Critics of Slaughterhouse 5 have said that Billy Pilgrim reveals a deeply cynical and nihilistic fatalism in Vonnegut. Billy is seen as a pin-up for every passive non-feeler who has let himself be dragged through the pathological hostilities of modern trauma; the histories of war and holocaust, the banalities of family, the stupid failures of lives and love. Yet what these criticisms assume is that Billy’s experience of loose time, his conscious, sensate, simultaneous memories, represents a passive or disengaged surrender. It assumes that Billy somehow gives up what is known as ‘free will’ in order to move across the textures of time. And yet this idea of ‘free will’ protected by Vonnegut critics falls down at the slightest nudge. Billy Pilgrim was sent to Germany as an eighteen-year-old small-towner, spirited out to the wintry dregs of an inconceivable war.
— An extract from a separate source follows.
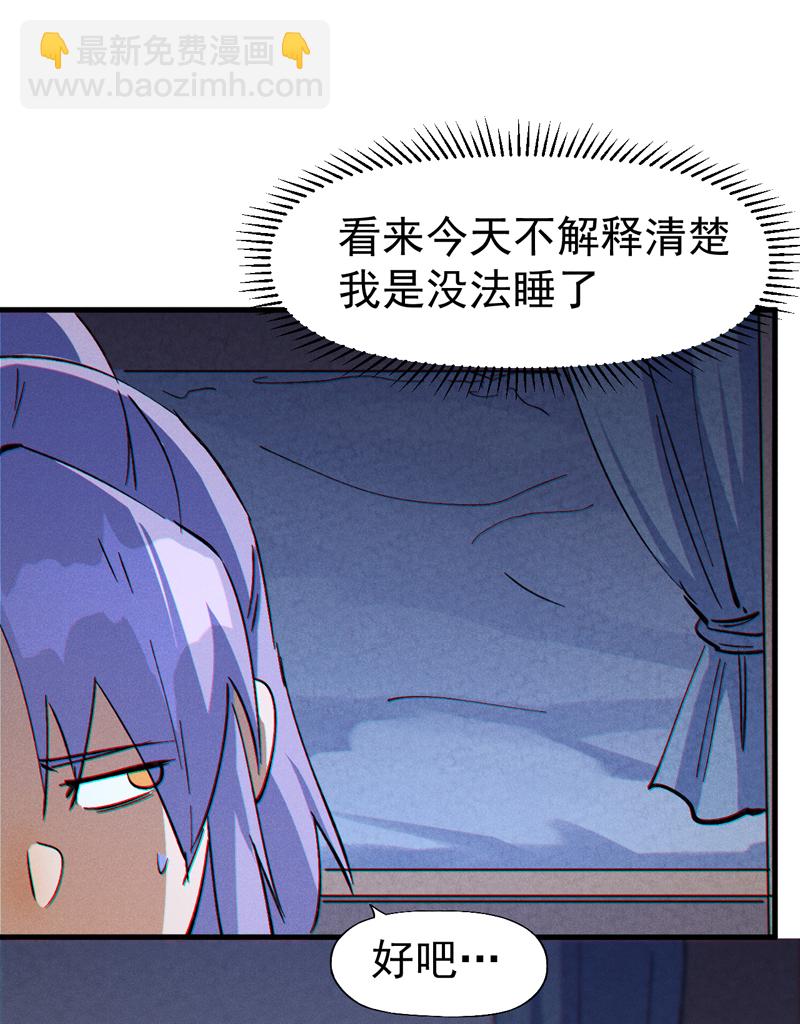 🍱史上最强男主角 第205话 怎么解释 第5页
This was the experience of Vonnegut, and the very fact of his service shatters whatever triumphant myths there are about the absolute free will of the individual, carving out his own fate against any odds.
The Tralfamadorians tell Billy that the Earth is the only place in the universe that practices the myth of free will, which relies on the same simple geometry of a straight line. Each moment is a bead on a string and at each moment our experience of time is the experience of choice. Every choice contributes to our sense of final becoming, a catalogue of what we chose and avoided, what we achieved and what we failed to overcome. If all time is all time, as it is to Billy, it is not how we compose our lives in each moment; it is how we negotiate the total sum of all moments. In this sense, an idea of ‘free will’ might become more an idea of attentive encounter with the entirely non-Euclidean shape of experience. The first atomic swerve that produced the smallest something, the slight swoon or dip into another, the intimacy of touch and closeness, the activity of collision.
At every sentence of Slaughterhouse 5, Billy Pilgrim is alive and dead, at war and in his marital bed, on Tralfamadore and in Ilium, New York, a cat and not-a-cat. Every potential Billy lives out each wonderful desire and failure. So it goes.